Tenía apenas 18 años cuando su hijo nació. Jamás había visto a la madre, por entonces una muchacha de 21, que maravillada, recibía a este tesoro entre sus brazos. Pasaron casi 4 años antes de que ellos se encontraran y se enamoraran profundamente.
Entonces, también vio al pequeño por primera vez. Era un tierno pre-escolar que le invitó a jugar Nintendo. Desde aquella ocasión, ya no se separaron. Él se preocupa del colegio del niño, de que nada le falte y que esté bien. Que aprenda matemáticas, lenguaje y tenga vocación por el estudio. El chico mañosea un poco, pero obedece. Ya no es un pre-escolar, sino un teenager. Las palabras de “su padre” (sí, el que siempre ha estado y con quien sabe que cuenta) son fundamentales para él. Tanto lo admira, que incluso imita sus frases típicas - en el mismo tono - y concuerda en todo lo que él piensa.
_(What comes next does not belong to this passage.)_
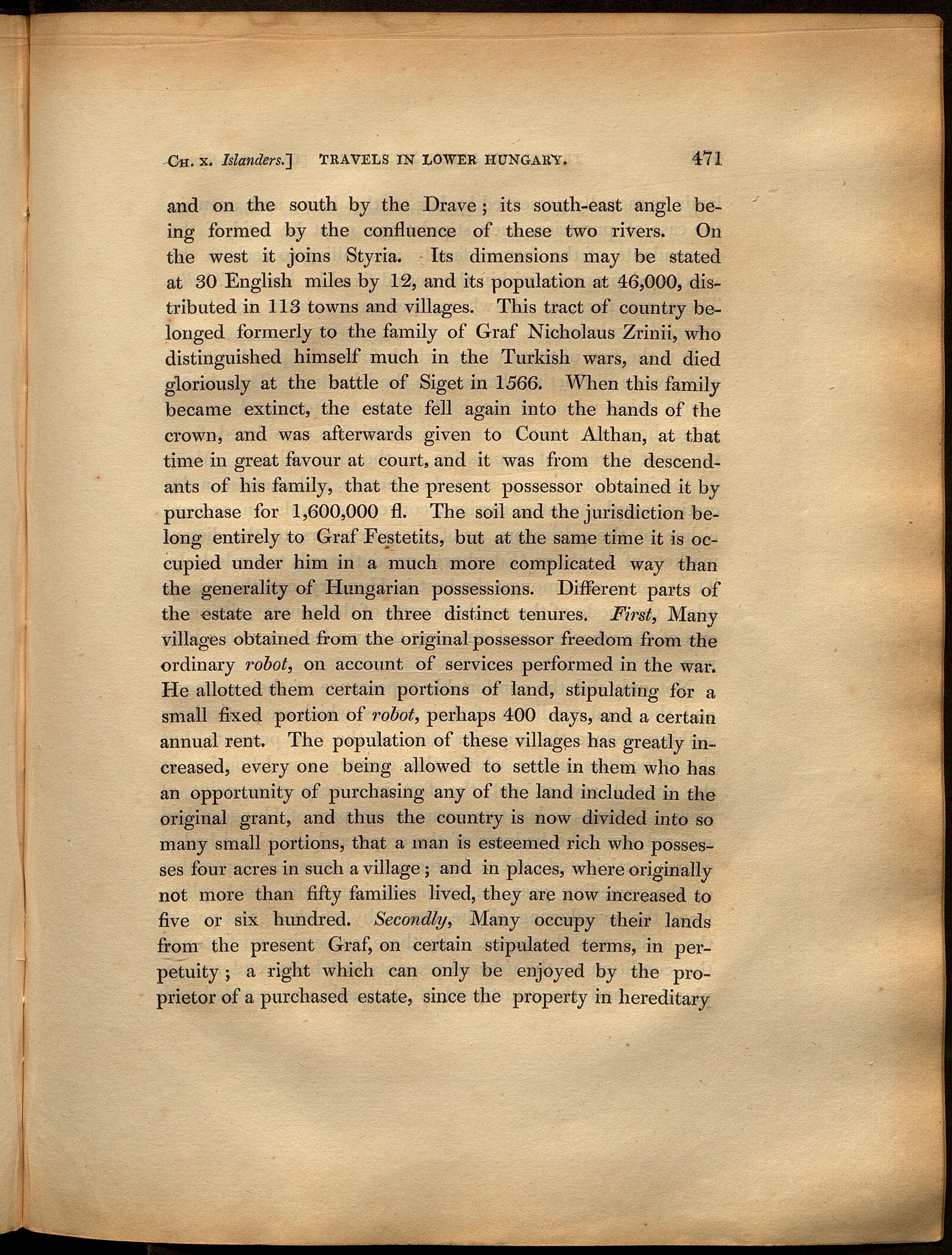 CH. X. Islanders.] TRAVELS IN LOWER HUNGARY. 471

and on the south by the Drave; its south-east angle being formed by the confluence of these two rivers. On the west it joins Styria. Its dimensions may be stated at 30 English miles by 12, and its population at 46,000, distributed in 113 towns and villages. This tract of country belonged formerly to the family of Graf Nicholaus Zrinii, who distinguished himself much in the Turkish wars, and died gloriously at the battle of Siget in 1566. When this family became extinct, the estate fell again into the hands of the crown, and was afterwards given to Count Althan, at that time in great favour at court, and it was from the descendants of his family, that the present possessor obtained it by purchase for 1,600,000 fl. The soil and the jurisdiction belong entirely to Graf Festetits, but at the same time it is occupied under him in a much more complicated way than the generality of Hungarian possessions. Different parts of the estate are held on three distinct tenures. First, Many villages obtained from the original possessor freedom from the ordinary robot, on account of services performed in the war. He allotted them certain portions of land, stipulating for a small fixed portion of robot, perhaps 400 days, and a certain annual rent. The population of these villages has greatly increased, every one being allowed to settle in them who has an opportunity of purchasing any of the land included in the original grant, and thus the country is now divided into so many small portions, that a man is esteemed rich who possesses four acres in such a village; and in places, where originally not more than fifty families lived, they are now increased to five or six hundred. Secondly, Many occupy their lands from the present Graf, on certain stipulated terms, in perpetuity; a right which can only be enjoyed by the proprietor of a purchased estate, since the property in hereditary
Otra historia: Estaba en la sala de espera del hospital, ansioso por conocer a su nieta. Le habían contado que estaba sana y en buenas condiciones, pero él quería verla. Cuando por fin salió de neonatología, refunfuñó ante su esposa e hijos: “¿por qué no me dijeron que era tan linda?”. Desde entonces, su corazón fue para ella.
La niña fue creciendo y, cada mañana, ambos compartían muy lindos momentos. Le contaba cuentos que él mismo inventaba, sobre un caballo llamado Hucke. En ocasiones, también le hablaba de un pollito negro como azabache, discriminado por su color, pero genial como ninguno. Cantaba canciones, siendo el tango la favorita de sus melodías. Ambos las coreaban y - en ocasiones - cambiaban la letra, riendo. Tanto la amaba que, al volver a casa, la sorprendía con serenatas. Hizo de su infancia una auténtica maravilla.
Un par de veces la regañó porque se ponía desobediente. Pero después, lloraba junto a ella y hacían las paces rápidamente. Cuando supo que padecía un agresivo cáncer, su preocupación fue una sola: no la vería crecer. Suplicó a todos sus cercanos que la cuidaran como haría él. La niña no dimensionó la terrible situación familiar que en su hogar se vivía. No, porque él siempre estaba sonriente, dispuesto a jugar e incluso le enviaba entretenidas cartas durante sus hospitalizaciones. Un día, simplemente, cerró sus ojos por siempre. Ella aún tiene lágrimas para llorar su ausencia.
Ambos casos son reales. Estos dos hombres maravillosos que describo no engendraron a sus hijos, pero son tanto o más padres que ninguno. Porque fue su opción. Y de eso se trata, de cómo han participado de sus vidas en forma crucial, dejando una huella tan honda, que ni el tiempo inclemente puede borrar. Porque ser padres es algo muy grande. Progenitor puede ser cualquiera, pero el concepto “padre” sólo los verdaderos hombres pueden llenarlo. Por eso, a ellos y a todos los que como ellos se lucen en este rol, ¡un Muy Feliz Día, de todo corazón!